Data for this task |
__________

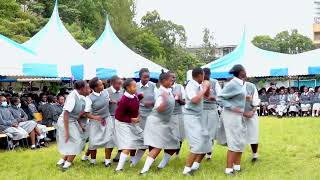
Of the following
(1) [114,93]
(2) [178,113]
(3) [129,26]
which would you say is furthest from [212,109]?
(3) [129,26]

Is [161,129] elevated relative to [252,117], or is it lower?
lower

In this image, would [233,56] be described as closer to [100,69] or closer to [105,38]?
[105,38]

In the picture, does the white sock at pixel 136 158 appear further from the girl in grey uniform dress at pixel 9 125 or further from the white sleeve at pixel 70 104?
the girl in grey uniform dress at pixel 9 125

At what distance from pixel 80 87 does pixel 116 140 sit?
106 centimetres

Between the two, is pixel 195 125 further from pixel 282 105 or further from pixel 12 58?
pixel 282 105

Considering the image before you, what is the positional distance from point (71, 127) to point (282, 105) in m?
14.1

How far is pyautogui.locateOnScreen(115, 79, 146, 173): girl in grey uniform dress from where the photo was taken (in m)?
7.48

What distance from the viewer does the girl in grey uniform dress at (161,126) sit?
731 cm

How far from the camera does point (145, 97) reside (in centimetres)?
828

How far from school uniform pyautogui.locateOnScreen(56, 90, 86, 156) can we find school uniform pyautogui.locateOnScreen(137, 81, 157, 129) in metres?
1.02

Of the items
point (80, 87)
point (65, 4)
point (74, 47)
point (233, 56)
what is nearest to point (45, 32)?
point (74, 47)

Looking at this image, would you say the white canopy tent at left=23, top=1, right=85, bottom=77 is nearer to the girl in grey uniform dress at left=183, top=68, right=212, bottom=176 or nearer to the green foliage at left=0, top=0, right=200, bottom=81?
the girl in grey uniform dress at left=183, top=68, right=212, bottom=176

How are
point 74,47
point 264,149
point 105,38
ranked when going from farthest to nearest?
point 105,38
point 74,47
point 264,149

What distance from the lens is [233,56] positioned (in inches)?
873
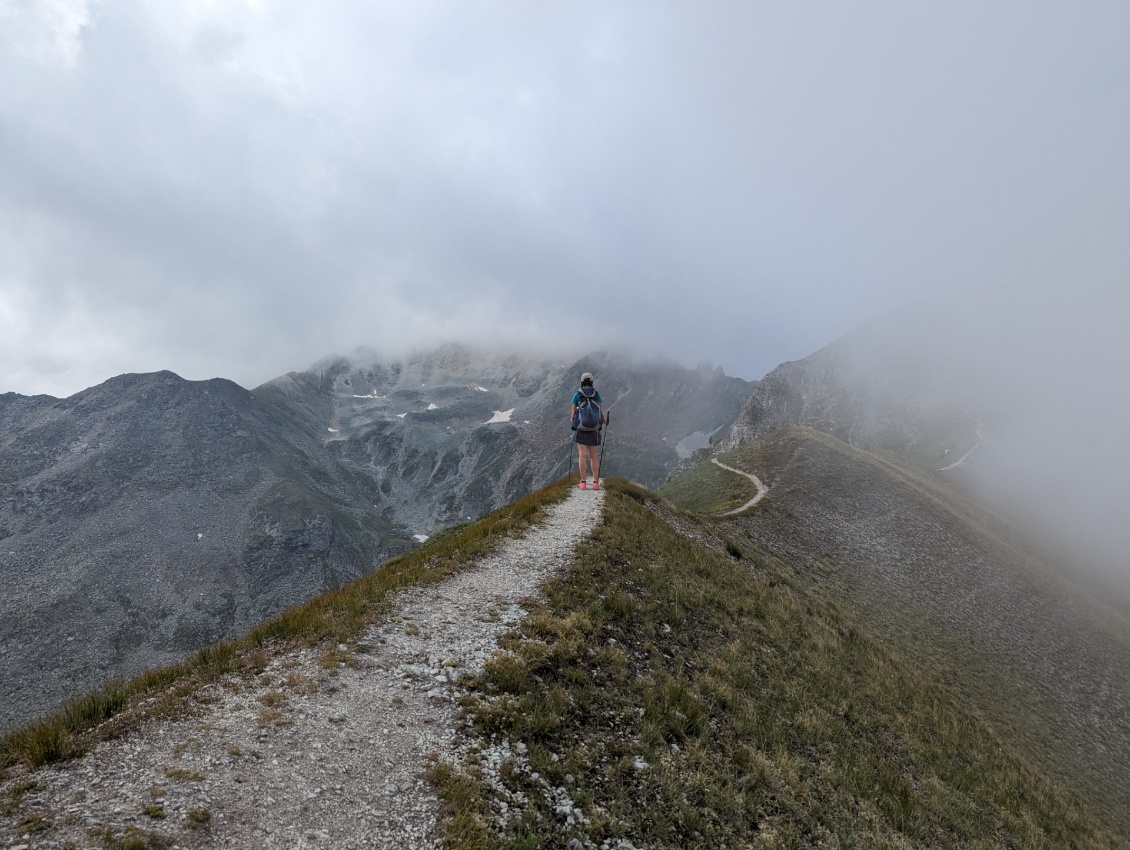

__________

Short exercise |
Extract every line of the data above verbatim, leaving out the pictures.

Problem solution |
Of the following
(1) [114,93]
(2) [178,113]
(3) [129,26]
which would you say is furthest from [212,109]?
(3) [129,26]

Is [161,129] elevated relative to [252,117], or is it lower?
lower

In this image, would [233,56] be described as closer to [100,69] or closer to [105,38]?
[105,38]

In the picture, does the white sock at pixel 136 158 appear further from the girl in grey uniform dress at pixel 9 125 or further from the white sleeve at pixel 70 104?
the girl in grey uniform dress at pixel 9 125

At what distance from pixel 80 87 does pixel 116 140 sit?
106 centimetres

Between the two, is pixel 195 125 further from pixel 282 105 or further from pixel 12 58?
pixel 282 105

Considering the image before you, what is the positional distance from point (71, 127) to point (282, 105) in m?
14.1

How far is pyautogui.locateOnScreen(115, 79, 146, 173): girl in grey uniform dress from where the photo was taken (in m)?
7.48

What distance from the viewer does the girl in grey uniform dress at (161,126) sit?
731 cm

How far from the camera does point (145, 97) reside (in centimetres)?
828

How far from school uniform pyautogui.locateOnScreen(56, 90, 86, 156) can we find school uniform pyautogui.locateOnScreen(137, 81, 157, 129) in metres?
1.02

Of the items
point (80, 87)
point (65, 4)
point (74, 47)
point (233, 56)
what is nearest to point (45, 32)?
point (74, 47)

Looking at this image, would you say the white canopy tent at left=23, top=1, right=85, bottom=77 is nearer to the girl in grey uniform dress at left=183, top=68, right=212, bottom=176 or nearer to the green foliage at left=0, top=0, right=200, bottom=81?
the girl in grey uniform dress at left=183, top=68, right=212, bottom=176

How are
point 74,47
point 264,149
point 105,38
ranked when going from farthest to nearest?
point 105,38
point 74,47
point 264,149

What distance from the lens is [233,56] positioned (in inches)?
873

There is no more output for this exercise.